You know hope the tides sometimes conspire to force early morning starts? Well, this was another one of them. 5:30am alarm so we could be off after waking up with some tea by 6am. A couple of yachts headed out with us, doing the same tidal thing so we were not alone. One benefit of the early start was seeing the sun breaking through the clouds as we headed out of Campbeltown Loch:
The idea of this silly start time is to take the last of the tide south down the side of the Mull of Kintyre, then avoid the nasty current that runs around the Mull at the bottom before it builds up and to take the flood tide all the way down to Bangor in Northern Ireland. The length of the trip (47 nautical miles or so) just about lets us do that at our economical 1450rpm cruise speed. A real "three waypoint" trip as you can see:
There had been a consistent NW'ly wind for a while and that was continuing with force 5 gusts. That had dragged up a bit of a wave pattern reaching around 2m high or so in the roughest bits. As this was on the stern quarter, our stabilisers were busy and in turn the autopilot was busy keeping the boat heading in roughly the right direction, fighting the stabiliser effect. Nothing dramatic though, we still managed a nice calm trip.
Heading past Sanda Island (the little "dot" to the SE of the Mull of Kintyre on the route image above), we needed our one course alteration of the trip. A little fish farm support ship was determined to make life difficult. Each time we did the "clear course alteration" to give him sea room, starting around 3 miles off, he altered course towards us again. Not very seamanlike but the guy at the helm clearly did not care. He has a route set and would keep following it no matter if a little trawler yacht was nearby (not that we would push that point!). It wasn't even a pretty thing to look at as it passed by half a mile distant.
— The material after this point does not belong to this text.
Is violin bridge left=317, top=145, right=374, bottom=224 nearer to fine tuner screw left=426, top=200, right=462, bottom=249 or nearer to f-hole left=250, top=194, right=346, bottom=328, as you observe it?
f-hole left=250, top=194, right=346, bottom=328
This is how our plotter saw the ship:
and our little course alteration.
We thought that things were not too bad out to sea, there was one "Pan Pan" radio call from a yacht who had lost steering and was determined to tell the coastguard all about what had happened rather than giving them his position straight away. We heard the patient but irritated coastguard finally get a position from the solo sailor and say that they had arranged a lifeboat launch. Later on we saw this post from the Redbay lifeboat:
Difficult conditions, rough sea, strong winds? We reckon they overstated that a bit as it was pretty calm by the time we got to the Northern Ireland coast
As for our trip, we just headed down to Bangor, called them on the radio and were given a nice hammerhead berth, This was good for the crew with a recovering back as the fenders on the port side were not needed. Well, I say good not excellent as she had already rigged two of them. Such is life.
Awaiting us on the pontoon were Ken and his daughter Annika so we had expert help securing our lines and even better, they delivered some pastries too. Welcome to Norn Iron indeed.
The trip took around 7.5 hours overall at 1450 rpm, there was some sun (rare this year) but still no dolphins.
Maintenance News:
The big Lugger ran quite happily as did the nav gear. We had gone wild and updated our electronic charts whilst in Campbeltown. However, only on the navigation PC and the "stand alone" laptop that we use sometimes for route planning. The update process on our Furuno black box is easy enough but if we did that we would have to update the little plotter on the flybridge at the same time. That involves taking the "navpod" it is fitted into apart to access the SD card slot in the back of the plotter. It seemed like too much "fun" just for the chart update so we are saving that until we are back in Penarth.
There is an operating system and software update also available for the Furuno gear and it makes sense to do the whole lot when the navpod is apart. We didn't want to tempt the gods of failed IT updates by doing this rather bigger change in Campbeltown when we want the kit to work for a few more trips in 2022!!